Direction:
Please pick out and copy every line in the listing below that contains the string "instances".
■ ■ ■
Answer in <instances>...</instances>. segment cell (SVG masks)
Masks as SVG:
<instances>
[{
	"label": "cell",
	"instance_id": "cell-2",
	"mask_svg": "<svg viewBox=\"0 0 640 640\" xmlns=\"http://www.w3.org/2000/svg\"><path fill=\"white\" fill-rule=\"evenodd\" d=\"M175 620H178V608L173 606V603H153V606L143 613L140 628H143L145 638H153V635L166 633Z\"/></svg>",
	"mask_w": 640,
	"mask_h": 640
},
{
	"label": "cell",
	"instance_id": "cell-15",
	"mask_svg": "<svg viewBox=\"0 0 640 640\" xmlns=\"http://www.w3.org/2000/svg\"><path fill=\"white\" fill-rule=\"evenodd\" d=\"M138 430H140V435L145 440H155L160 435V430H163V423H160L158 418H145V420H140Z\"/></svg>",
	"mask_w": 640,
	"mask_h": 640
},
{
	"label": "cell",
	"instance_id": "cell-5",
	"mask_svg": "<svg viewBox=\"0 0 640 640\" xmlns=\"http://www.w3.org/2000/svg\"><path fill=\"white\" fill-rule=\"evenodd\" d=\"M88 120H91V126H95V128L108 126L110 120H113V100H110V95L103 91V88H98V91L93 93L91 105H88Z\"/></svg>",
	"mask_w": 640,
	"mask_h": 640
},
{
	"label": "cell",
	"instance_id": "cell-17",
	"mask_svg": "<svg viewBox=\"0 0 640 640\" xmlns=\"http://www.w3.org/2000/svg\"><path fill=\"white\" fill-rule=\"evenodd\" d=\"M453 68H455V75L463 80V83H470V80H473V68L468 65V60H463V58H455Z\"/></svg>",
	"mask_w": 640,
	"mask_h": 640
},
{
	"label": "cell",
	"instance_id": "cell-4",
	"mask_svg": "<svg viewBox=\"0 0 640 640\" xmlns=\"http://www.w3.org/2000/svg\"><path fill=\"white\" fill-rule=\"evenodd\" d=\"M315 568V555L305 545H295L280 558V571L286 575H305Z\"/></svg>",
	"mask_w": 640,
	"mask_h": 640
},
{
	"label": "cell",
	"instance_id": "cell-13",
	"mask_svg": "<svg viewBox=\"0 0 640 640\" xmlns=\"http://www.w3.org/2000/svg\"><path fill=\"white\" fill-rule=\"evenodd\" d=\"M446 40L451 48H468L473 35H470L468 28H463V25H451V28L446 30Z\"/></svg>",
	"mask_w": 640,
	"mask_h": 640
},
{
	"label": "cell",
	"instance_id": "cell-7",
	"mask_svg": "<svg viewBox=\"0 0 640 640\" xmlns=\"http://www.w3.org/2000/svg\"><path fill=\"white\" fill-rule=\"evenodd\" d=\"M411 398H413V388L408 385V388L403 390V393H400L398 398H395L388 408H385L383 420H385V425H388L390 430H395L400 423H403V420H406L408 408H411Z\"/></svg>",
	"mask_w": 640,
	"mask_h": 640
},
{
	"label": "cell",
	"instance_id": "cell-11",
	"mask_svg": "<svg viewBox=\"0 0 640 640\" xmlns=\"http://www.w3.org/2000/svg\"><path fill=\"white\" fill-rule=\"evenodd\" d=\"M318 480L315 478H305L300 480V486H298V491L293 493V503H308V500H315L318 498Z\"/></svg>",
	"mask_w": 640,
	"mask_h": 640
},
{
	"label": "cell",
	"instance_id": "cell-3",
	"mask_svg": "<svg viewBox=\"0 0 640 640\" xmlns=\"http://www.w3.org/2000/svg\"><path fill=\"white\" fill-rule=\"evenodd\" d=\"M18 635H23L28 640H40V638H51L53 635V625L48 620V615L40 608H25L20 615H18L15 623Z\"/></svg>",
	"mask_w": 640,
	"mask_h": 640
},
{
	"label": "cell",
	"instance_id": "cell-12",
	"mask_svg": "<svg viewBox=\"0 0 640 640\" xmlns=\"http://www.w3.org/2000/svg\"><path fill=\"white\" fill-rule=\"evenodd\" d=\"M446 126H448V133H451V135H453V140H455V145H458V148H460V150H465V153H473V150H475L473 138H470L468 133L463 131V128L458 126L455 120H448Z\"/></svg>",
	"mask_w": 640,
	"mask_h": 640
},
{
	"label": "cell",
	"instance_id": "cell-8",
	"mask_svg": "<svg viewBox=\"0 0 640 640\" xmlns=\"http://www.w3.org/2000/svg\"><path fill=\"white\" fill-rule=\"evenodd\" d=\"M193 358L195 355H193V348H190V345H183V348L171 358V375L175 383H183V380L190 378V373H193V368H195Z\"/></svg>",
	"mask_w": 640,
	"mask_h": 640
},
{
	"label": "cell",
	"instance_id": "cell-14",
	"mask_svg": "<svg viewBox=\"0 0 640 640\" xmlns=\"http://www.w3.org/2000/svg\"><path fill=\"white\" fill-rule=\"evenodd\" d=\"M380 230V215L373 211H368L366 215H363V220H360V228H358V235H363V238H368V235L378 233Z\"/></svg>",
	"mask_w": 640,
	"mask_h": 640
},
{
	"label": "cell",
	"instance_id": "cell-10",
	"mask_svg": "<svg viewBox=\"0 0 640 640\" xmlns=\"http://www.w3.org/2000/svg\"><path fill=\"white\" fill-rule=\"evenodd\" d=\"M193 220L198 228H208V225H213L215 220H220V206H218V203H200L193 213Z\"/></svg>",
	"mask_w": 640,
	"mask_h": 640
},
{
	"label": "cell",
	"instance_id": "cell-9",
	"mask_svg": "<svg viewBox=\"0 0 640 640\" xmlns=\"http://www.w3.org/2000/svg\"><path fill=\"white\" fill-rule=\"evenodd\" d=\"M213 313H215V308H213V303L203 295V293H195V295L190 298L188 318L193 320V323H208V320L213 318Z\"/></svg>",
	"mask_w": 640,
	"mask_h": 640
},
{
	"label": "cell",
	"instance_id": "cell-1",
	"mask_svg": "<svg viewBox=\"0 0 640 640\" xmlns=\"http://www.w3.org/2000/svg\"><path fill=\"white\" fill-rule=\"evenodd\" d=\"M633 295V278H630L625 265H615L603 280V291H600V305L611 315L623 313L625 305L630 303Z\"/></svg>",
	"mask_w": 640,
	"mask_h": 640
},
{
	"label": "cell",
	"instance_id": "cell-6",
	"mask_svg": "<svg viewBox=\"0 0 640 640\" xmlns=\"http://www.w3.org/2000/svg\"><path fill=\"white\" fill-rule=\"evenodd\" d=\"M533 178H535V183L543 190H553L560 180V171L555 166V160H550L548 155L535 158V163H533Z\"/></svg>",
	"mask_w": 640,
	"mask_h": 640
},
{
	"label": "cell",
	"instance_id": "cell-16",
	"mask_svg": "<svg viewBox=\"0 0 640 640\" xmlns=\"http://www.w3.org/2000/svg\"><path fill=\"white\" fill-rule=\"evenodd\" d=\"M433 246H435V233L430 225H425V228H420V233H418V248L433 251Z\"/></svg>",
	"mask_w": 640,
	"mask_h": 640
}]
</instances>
■ ■ ■
Output of the exercise:
Answer in <instances>...</instances>. segment cell (SVG masks)
<instances>
</instances>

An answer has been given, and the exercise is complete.